-- Task brief --
From the entries that follow, work out how many lines contain "html". Write the number only.

Dataset records:
_ _ _
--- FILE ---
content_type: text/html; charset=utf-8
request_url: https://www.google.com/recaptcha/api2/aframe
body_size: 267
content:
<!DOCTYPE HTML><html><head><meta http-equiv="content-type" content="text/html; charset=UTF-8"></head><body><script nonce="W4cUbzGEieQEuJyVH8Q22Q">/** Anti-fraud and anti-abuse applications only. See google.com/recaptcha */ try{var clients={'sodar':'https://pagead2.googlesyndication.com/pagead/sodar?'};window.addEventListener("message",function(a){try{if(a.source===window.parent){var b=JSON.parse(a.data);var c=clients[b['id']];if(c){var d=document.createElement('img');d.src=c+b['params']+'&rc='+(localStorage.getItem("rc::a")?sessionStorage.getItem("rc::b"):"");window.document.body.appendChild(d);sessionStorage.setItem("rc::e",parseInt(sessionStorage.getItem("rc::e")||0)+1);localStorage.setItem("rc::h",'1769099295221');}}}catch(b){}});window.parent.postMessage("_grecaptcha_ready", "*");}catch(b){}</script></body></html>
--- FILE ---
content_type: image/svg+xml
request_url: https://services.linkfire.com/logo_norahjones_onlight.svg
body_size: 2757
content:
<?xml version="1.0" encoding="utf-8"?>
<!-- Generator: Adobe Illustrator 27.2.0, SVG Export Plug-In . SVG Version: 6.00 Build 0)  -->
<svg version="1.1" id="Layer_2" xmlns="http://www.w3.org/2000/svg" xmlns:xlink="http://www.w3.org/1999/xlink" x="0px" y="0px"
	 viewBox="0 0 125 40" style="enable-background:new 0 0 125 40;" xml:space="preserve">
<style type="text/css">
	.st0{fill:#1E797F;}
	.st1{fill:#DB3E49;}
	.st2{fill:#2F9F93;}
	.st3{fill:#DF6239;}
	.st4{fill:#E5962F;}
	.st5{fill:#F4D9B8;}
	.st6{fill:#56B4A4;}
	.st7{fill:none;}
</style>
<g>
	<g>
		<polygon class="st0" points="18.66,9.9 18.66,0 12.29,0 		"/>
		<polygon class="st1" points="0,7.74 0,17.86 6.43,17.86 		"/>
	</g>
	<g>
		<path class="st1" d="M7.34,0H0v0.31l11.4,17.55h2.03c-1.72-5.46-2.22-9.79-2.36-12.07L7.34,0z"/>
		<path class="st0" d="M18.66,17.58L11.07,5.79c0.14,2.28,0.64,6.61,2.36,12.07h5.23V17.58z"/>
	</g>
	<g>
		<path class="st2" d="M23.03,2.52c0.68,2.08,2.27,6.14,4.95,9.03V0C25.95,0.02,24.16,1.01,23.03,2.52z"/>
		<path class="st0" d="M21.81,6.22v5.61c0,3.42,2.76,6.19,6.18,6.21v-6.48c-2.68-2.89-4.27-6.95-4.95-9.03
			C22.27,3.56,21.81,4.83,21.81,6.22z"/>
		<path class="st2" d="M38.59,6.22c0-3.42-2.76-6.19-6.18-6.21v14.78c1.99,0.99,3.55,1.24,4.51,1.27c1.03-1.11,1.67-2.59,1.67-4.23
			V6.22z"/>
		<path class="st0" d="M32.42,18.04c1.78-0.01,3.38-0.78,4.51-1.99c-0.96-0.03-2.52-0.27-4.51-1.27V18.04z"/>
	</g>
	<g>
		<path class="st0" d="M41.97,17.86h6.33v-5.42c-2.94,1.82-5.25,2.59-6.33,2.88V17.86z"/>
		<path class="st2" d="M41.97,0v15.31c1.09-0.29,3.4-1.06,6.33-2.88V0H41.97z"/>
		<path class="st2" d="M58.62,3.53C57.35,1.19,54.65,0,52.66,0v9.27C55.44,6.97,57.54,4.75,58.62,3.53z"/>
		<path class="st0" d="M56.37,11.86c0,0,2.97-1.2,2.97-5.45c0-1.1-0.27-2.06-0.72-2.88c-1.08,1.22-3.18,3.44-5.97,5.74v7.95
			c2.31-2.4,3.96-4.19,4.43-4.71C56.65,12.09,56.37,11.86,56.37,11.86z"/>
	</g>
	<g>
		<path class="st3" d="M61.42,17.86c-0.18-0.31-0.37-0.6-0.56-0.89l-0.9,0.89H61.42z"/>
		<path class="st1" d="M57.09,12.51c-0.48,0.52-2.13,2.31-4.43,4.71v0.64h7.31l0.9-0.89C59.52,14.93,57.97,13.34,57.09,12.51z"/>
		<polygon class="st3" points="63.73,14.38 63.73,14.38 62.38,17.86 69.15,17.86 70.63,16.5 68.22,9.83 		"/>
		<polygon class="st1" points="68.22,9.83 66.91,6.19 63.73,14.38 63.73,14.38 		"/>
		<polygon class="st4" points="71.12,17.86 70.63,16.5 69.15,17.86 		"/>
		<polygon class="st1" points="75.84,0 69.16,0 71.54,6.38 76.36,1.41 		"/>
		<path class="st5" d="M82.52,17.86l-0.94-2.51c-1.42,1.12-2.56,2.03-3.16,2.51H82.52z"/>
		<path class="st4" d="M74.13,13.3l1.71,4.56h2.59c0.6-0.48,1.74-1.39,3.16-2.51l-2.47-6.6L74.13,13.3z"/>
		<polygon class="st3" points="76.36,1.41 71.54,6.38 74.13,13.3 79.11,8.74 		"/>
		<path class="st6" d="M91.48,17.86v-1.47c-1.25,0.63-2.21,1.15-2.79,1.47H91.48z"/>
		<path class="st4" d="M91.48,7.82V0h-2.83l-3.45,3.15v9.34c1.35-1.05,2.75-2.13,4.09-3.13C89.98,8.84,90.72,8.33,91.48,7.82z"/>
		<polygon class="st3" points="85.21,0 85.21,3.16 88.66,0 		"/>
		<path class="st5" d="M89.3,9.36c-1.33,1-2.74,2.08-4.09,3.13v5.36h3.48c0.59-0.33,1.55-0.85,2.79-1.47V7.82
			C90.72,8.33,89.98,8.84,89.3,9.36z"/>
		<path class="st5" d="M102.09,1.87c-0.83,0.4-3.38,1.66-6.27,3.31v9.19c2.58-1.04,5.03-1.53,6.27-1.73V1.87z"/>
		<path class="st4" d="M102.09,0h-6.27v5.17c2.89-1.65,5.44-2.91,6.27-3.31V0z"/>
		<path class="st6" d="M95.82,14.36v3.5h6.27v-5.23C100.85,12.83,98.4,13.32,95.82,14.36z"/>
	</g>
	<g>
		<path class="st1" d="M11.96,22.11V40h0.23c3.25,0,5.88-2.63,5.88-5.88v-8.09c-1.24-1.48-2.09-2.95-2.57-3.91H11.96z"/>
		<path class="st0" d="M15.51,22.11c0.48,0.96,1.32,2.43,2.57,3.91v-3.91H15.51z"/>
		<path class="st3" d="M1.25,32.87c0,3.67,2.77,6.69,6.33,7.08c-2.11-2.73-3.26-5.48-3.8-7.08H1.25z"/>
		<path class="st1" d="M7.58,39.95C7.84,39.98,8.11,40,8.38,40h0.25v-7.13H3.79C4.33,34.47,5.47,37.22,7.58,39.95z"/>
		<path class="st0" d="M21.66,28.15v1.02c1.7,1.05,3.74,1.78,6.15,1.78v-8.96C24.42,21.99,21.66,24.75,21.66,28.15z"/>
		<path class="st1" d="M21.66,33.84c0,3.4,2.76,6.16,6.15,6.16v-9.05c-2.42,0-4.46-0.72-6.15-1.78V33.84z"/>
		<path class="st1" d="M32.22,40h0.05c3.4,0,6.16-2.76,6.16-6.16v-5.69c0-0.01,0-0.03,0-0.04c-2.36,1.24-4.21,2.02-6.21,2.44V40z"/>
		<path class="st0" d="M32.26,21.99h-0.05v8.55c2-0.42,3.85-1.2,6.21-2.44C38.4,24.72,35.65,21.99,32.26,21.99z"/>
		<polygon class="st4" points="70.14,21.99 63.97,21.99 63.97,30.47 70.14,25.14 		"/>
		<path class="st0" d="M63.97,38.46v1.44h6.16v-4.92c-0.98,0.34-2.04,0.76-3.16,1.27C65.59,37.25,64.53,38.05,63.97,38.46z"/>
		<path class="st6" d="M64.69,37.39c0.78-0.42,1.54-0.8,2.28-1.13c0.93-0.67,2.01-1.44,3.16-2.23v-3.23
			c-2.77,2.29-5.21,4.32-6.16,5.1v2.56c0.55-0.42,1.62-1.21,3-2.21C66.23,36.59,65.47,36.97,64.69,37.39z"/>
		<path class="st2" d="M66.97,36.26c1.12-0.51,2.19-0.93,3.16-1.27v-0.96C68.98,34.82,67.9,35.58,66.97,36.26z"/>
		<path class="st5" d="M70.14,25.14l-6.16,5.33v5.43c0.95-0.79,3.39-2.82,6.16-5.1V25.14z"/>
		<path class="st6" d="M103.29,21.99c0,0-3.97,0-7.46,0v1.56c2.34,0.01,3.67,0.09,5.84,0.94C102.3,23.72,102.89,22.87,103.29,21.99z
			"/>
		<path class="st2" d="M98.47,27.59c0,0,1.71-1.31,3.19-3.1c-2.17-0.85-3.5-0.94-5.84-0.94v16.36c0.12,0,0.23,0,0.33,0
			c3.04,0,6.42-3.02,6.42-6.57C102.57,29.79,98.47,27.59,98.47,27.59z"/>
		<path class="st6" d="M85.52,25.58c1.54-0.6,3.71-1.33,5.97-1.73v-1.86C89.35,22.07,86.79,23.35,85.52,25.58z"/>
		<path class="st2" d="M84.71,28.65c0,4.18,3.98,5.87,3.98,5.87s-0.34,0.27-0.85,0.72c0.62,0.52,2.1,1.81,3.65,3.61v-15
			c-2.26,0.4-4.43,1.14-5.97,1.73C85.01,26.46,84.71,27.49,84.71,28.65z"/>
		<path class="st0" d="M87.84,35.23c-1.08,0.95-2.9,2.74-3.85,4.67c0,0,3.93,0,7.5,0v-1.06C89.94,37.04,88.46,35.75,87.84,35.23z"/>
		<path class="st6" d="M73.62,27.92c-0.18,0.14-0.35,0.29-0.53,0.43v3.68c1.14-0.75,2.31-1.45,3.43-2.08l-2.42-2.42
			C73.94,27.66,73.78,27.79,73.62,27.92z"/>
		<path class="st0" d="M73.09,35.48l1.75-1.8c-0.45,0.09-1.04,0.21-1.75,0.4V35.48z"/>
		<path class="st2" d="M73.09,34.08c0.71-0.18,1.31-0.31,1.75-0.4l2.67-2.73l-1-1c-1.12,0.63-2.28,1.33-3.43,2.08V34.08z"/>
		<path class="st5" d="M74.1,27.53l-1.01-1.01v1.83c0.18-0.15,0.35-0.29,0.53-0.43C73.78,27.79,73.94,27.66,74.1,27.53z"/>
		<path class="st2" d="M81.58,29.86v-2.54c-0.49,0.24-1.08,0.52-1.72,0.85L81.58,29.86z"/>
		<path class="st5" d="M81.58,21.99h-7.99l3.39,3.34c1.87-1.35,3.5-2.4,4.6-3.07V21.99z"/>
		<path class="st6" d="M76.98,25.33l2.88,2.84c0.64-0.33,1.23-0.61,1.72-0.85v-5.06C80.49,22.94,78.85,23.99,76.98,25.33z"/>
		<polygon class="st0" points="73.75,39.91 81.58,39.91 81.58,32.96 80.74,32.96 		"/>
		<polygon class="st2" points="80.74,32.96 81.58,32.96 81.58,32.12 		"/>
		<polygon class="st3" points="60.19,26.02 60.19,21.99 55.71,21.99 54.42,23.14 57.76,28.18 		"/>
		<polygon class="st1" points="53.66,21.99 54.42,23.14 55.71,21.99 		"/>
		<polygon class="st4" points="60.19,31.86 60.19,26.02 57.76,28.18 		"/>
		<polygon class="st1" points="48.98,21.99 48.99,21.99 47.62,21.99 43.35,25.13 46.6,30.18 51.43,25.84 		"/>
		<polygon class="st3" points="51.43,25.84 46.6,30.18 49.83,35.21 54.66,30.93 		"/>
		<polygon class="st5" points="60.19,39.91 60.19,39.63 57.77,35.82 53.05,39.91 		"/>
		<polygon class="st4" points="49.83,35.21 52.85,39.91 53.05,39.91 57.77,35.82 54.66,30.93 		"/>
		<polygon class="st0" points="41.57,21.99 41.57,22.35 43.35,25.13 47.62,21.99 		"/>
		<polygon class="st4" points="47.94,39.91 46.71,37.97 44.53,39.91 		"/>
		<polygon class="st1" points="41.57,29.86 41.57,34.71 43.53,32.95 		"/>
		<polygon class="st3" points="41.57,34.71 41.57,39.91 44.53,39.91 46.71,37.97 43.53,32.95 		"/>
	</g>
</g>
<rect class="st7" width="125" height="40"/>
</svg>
_ _ _
-- Solution --
2